Les scrutins du 8 mars 2016 concernent les élections des représentants des 4 CE Nationaux (qui regroupent de nombreux établissements) et des délégués DP-CHSCT (les élus auront la double missions DP et CHSCT et sont à élire pour chaque établissement Korian de France – sauf 1) .

Ce sont vos votes lors de ces élections CE DP-CHSCT qui détermineront notre capacité à agir au mieux pour un monde du travail plus juste et meilleur pour toutes et tous.

Si certains syndicats nous copient parfois dans le discours public, ne vous y tromper pas et choisissez l’original, sinon vous aurez les belles paroles mais pas les actes.

Nous signalons au passage que 6 syndicats qui prétendent défendre et représenter le personnel ont pourtant signé une accord d’entreprise de l’UES Korian qui entraine la suppression de plusieurs dizaines de CE qui existaient jusqu’à présent et qui entraine la disparition des délégués syndicaux d’établissement qui permettaient de faire le lien entre les établissements et les comités d’entreprise distants.
Pour nous cet accord est une trahison sociale qui tourne le dos aux meilleurs héritages des luttes sociales passées.
Sud Santé Sociaux et Fo sont les seuls syndicats au sein du groupe Korian à avoir critiqué cet accord et à ne pas avoir signé ce qui est pour nous à l’image de l’entreprise et de bien des orientations depuis la fusion Korian-Medica. 

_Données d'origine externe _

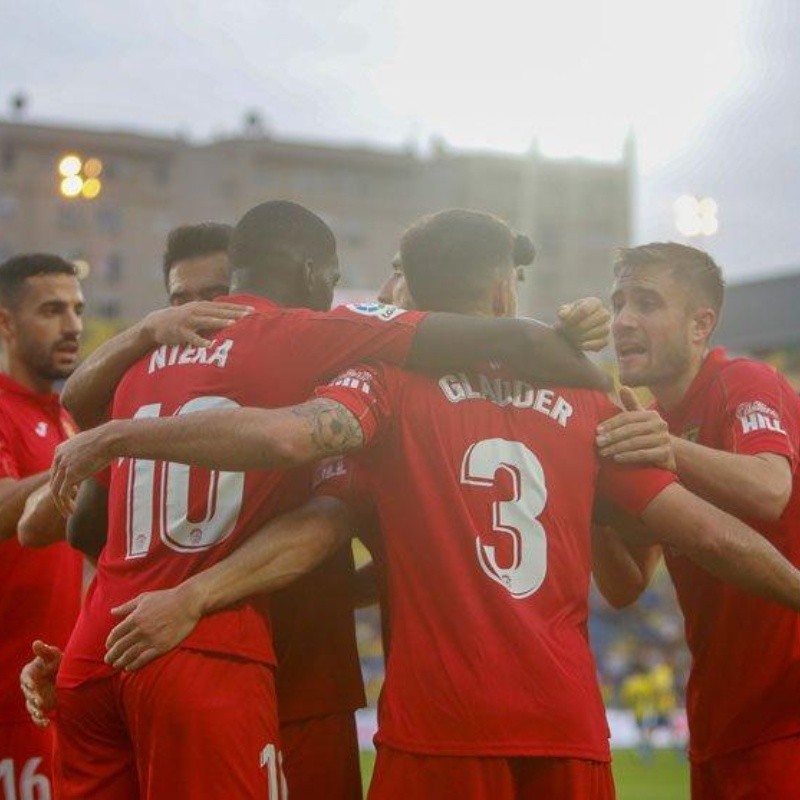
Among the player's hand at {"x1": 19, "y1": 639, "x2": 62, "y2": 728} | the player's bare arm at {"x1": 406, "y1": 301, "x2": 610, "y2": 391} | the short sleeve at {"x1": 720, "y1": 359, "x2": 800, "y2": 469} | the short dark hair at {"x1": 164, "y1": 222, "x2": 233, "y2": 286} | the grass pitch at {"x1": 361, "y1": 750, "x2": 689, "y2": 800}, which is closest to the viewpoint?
the player's bare arm at {"x1": 406, "y1": 301, "x2": 610, "y2": 391}

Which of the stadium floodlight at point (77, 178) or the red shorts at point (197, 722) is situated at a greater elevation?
the stadium floodlight at point (77, 178)

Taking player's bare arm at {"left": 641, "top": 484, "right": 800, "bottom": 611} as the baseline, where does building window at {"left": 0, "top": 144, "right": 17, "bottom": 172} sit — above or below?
above

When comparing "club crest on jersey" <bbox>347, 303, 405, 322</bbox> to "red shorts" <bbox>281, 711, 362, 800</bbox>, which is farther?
"red shorts" <bbox>281, 711, 362, 800</bbox>

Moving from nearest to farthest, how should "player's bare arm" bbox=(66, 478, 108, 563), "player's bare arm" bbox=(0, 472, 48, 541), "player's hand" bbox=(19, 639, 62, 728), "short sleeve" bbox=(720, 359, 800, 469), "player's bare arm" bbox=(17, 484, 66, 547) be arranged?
"player's bare arm" bbox=(66, 478, 108, 563), "player's hand" bbox=(19, 639, 62, 728), "short sleeve" bbox=(720, 359, 800, 469), "player's bare arm" bbox=(17, 484, 66, 547), "player's bare arm" bbox=(0, 472, 48, 541)

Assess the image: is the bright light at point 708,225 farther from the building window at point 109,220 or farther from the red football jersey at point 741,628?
the building window at point 109,220

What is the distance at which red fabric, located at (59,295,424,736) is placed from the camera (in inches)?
175

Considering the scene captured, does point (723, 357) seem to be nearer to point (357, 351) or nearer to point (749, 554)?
point (749, 554)

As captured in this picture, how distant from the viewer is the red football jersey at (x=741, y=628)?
5406 mm

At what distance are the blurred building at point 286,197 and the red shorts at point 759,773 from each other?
6745 centimetres

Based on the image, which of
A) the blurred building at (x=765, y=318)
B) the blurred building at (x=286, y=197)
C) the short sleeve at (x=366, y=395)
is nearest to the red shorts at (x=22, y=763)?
the short sleeve at (x=366, y=395)

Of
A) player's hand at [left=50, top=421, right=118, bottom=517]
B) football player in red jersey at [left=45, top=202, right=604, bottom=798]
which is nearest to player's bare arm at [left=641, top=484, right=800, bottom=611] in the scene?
football player in red jersey at [left=45, top=202, right=604, bottom=798]

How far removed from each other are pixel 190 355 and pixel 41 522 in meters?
1.18

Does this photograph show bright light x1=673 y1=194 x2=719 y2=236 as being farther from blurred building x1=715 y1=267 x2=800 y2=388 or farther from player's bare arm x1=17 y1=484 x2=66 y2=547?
player's bare arm x1=17 y1=484 x2=66 y2=547

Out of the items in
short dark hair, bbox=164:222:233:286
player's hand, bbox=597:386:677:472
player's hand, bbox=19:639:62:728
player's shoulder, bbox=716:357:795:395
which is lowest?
player's hand, bbox=19:639:62:728
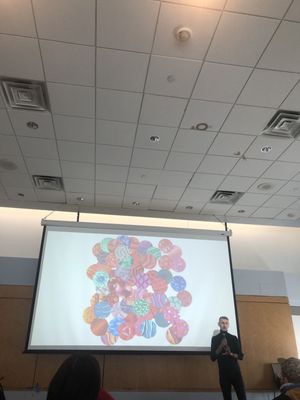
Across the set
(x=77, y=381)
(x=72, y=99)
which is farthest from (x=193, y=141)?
(x=77, y=381)

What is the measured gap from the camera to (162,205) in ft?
20.4

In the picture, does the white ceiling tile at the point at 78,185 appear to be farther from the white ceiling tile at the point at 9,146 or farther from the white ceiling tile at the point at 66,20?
the white ceiling tile at the point at 66,20

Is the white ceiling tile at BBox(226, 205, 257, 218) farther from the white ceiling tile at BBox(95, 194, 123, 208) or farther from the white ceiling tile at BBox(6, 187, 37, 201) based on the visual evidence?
the white ceiling tile at BBox(6, 187, 37, 201)

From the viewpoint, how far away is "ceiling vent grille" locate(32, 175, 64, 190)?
5.35 metres

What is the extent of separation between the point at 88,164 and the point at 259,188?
3.07 meters

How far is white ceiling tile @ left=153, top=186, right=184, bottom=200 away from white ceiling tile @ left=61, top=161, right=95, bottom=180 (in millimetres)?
1245

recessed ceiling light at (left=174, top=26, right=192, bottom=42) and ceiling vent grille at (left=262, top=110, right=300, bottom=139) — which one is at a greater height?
recessed ceiling light at (left=174, top=26, right=192, bottom=42)

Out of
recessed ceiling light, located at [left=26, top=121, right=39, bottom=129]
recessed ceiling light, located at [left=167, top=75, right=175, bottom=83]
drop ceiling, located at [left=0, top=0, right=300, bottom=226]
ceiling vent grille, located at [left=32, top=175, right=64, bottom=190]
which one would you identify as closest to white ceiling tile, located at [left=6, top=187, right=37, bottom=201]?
drop ceiling, located at [left=0, top=0, right=300, bottom=226]

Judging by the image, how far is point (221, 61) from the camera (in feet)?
10.4

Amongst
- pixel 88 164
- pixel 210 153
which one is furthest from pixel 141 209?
pixel 210 153

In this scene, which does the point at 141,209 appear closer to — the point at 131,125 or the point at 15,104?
the point at 131,125

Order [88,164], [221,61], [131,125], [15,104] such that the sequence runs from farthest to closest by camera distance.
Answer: [88,164]
[131,125]
[15,104]
[221,61]

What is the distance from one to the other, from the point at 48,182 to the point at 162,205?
2.24 m

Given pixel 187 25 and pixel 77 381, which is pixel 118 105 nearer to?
pixel 187 25
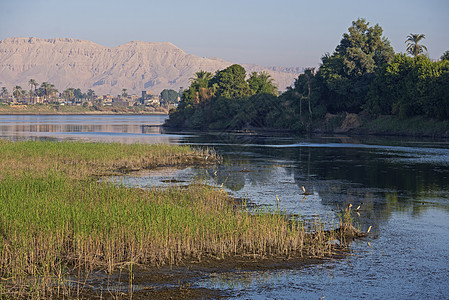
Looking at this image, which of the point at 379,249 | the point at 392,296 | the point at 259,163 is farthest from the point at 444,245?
the point at 259,163

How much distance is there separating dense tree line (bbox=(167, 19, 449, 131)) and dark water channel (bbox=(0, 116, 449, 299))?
127 feet

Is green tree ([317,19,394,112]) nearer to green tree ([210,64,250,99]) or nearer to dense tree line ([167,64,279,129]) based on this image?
dense tree line ([167,64,279,129])

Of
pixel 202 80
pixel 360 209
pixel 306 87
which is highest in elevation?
pixel 202 80

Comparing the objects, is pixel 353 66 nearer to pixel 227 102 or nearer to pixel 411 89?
pixel 411 89

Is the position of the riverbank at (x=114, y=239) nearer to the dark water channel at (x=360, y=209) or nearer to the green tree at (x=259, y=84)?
the dark water channel at (x=360, y=209)

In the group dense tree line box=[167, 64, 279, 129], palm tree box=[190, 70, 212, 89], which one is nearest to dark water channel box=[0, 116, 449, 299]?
dense tree line box=[167, 64, 279, 129]

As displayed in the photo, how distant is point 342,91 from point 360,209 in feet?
286

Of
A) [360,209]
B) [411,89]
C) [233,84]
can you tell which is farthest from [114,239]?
[233,84]

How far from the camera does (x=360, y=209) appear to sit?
25141 mm

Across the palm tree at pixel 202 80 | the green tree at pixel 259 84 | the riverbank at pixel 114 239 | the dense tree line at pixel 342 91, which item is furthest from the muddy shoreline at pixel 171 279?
the palm tree at pixel 202 80

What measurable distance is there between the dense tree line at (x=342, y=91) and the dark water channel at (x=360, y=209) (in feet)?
127

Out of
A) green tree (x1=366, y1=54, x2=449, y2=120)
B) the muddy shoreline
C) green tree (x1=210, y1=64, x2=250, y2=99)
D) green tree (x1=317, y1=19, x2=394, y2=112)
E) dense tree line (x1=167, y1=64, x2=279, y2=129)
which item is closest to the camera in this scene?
the muddy shoreline

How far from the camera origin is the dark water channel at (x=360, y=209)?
14.2 metres

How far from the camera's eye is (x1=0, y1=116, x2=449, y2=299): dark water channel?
46.5 feet
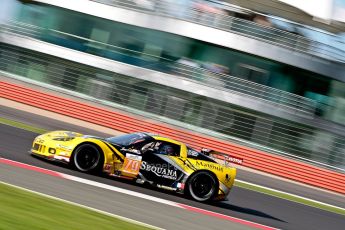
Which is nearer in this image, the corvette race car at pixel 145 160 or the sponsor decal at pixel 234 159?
the corvette race car at pixel 145 160

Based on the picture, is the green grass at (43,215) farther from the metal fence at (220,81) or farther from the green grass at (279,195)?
the metal fence at (220,81)

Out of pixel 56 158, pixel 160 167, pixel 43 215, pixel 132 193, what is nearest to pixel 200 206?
Result: pixel 160 167

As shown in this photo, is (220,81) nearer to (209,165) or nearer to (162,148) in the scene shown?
(209,165)

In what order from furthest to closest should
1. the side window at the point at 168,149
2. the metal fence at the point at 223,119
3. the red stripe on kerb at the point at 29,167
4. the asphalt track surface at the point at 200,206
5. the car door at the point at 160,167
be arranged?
1. the metal fence at the point at 223,119
2. the side window at the point at 168,149
3. the car door at the point at 160,167
4. the red stripe on kerb at the point at 29,167
5. the asphalt track surface at the point at 200,206

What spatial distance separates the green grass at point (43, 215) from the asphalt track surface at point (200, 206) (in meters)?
1.05

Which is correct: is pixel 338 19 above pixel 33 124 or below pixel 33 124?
above

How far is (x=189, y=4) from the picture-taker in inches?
1226

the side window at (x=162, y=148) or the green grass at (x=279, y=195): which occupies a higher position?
the side window at (x=162, y=148)

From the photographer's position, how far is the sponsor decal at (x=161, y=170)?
46.8 feet

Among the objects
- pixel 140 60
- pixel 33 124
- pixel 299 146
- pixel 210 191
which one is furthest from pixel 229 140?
pixel 210 191

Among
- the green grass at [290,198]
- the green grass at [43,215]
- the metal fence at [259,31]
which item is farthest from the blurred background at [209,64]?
the green grass at [43,215]

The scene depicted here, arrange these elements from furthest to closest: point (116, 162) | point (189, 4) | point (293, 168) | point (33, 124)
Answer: point (189, 4) → point (293, 168) → point (33, 124) → point (116, 162)

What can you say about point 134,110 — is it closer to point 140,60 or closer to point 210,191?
point 140,60

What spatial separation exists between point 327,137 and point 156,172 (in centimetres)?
1630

Les 6 syndicats signataires de cet accord sont la CFDT, la CFTC, la CFE-CGC, la CGT, l’UNSA, et le SAP.
Ces syndicats présenteront des candidats aux élections, ils ne manqueront pas de communiquer, de s’auto satisfaire publiquement, et surement qu’ils voudront profiter directement de cet accord qui fait pourtant du tort aux salariés et à leur capacité d’être représenté et défendu au plus prés des besoins.

Si cet accord a dors et déjà affaiblit les moyens de représentation du personnel, raison de plus pour ne pas féliciter ou récompenser les syndicats qui ont voulu et signé ça mais au contraire c’est une occasion de comprendre qu’il est urgent de changer de modèle et d’élire enfin des représentants qui n’ignorent pas les besoins du personnel.

Important :
– Chaque salarié-e sera invité-e à voter plusieurs fois le même jour, 1) pour les DP-CHSCT et 2) pour le CE.
– Tous les représentants du personnel seront élus pour 4 ans.
– Les candidatures pour le 8 mars doivent obligatoirement être déposées en liste syndicale avant le 5 février.

Aussi, pour l’organisation et le dépôts de vos candidatures contactez nous sans attendre :

Soit en contactant
notre syndicat dans le département de votre établissement de travail (liste ici )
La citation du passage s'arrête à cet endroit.